Perhaps most importantly, though, he’s been supporting his daughter’s budding singing career. In fact, at The Canyon, Paige Bryan, strikingly gorgeous and statuesque, opened for dear old dad. Performing tunes from her November-released “IMPERFECT ME,” which Sinbad “Funkmaster” produced, she tells the sold-out crowd that it took her over 4 years—and a breakup—to complete.  Her lyrics and song titles bear this out:  She and her producer, Chaka Blackmon, co-wrote all the songs, which she deems “very personal.” “Sick ‘N Tired,” a tight funk groove, “Yesterday’s News” and the title track surely acted as catharsis for her youthful angst.

Her set is a mix of hip-hop and ballads, with a stellar finale of Marvin Gaye’s sex cry “I Want You,” which, in Bryan’s angelic voice, is a slower groove, equal parts soul and jazz.  Her stage persona is sexy and playful and, like dad’s, punctuated by a little comedy; no doubt, compliments of Sinbad, who, she says, was “[her] biggest influence.  [I have] a lot of his humor . . . his sarcasm!”

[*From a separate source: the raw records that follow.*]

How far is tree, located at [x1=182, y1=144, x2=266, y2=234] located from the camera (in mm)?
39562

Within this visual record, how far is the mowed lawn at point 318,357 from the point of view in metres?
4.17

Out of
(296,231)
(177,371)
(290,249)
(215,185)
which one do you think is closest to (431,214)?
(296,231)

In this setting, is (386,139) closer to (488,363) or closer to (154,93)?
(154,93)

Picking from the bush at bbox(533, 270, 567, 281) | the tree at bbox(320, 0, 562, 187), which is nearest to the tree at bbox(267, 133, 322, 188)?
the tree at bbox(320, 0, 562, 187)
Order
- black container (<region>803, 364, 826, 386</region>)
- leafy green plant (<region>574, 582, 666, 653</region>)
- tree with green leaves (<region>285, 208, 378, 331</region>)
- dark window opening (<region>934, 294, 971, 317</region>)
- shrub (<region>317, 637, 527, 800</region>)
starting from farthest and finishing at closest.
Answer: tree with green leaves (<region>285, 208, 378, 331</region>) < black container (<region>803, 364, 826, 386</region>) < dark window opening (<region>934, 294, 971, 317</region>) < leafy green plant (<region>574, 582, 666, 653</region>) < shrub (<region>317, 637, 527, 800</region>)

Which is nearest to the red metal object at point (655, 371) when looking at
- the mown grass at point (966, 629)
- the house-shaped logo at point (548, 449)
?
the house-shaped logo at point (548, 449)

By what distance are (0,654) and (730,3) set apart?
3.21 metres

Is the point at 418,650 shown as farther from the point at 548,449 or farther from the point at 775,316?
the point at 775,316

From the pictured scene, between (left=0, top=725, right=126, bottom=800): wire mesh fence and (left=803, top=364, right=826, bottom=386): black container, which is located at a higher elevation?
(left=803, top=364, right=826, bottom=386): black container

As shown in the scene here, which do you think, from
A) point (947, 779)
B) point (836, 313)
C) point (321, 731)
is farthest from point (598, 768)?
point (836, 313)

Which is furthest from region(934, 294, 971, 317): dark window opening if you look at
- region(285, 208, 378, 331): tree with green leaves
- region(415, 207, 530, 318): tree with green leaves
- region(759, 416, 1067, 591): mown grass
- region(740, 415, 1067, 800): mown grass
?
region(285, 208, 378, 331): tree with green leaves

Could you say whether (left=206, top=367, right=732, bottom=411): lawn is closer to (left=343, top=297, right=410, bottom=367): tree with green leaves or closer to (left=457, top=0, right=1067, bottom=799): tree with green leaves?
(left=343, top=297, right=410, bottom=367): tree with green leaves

Bryan’s solo CD (another great stuffer) is not, however, her first foray into singing.  She was a member of a touring gospel group, Press Play, which was founded by The Dream Center, a nonprofit outreach organization near downtown L.A. dedicated to helping inner-residents. Proceeds from their outings went to that organization.

Raised in Calabasas with her mother Meredith, her younger brother Royce and Sinbad, her father had won the “Star Search” competition two years before she was born.  She grew up deeply steeped in the business, with dad’s stand-up career, his soul music festivals and movies now looming large in her musical career.  Keeping it in the family like her dad (his brother and sister variously managed him), she has her mother to manage and guide her).
About being raised by this particular man, she laughs as she recalls the family joke that if he hadn’t been a comedian, Sinbad would have been a Black Panther!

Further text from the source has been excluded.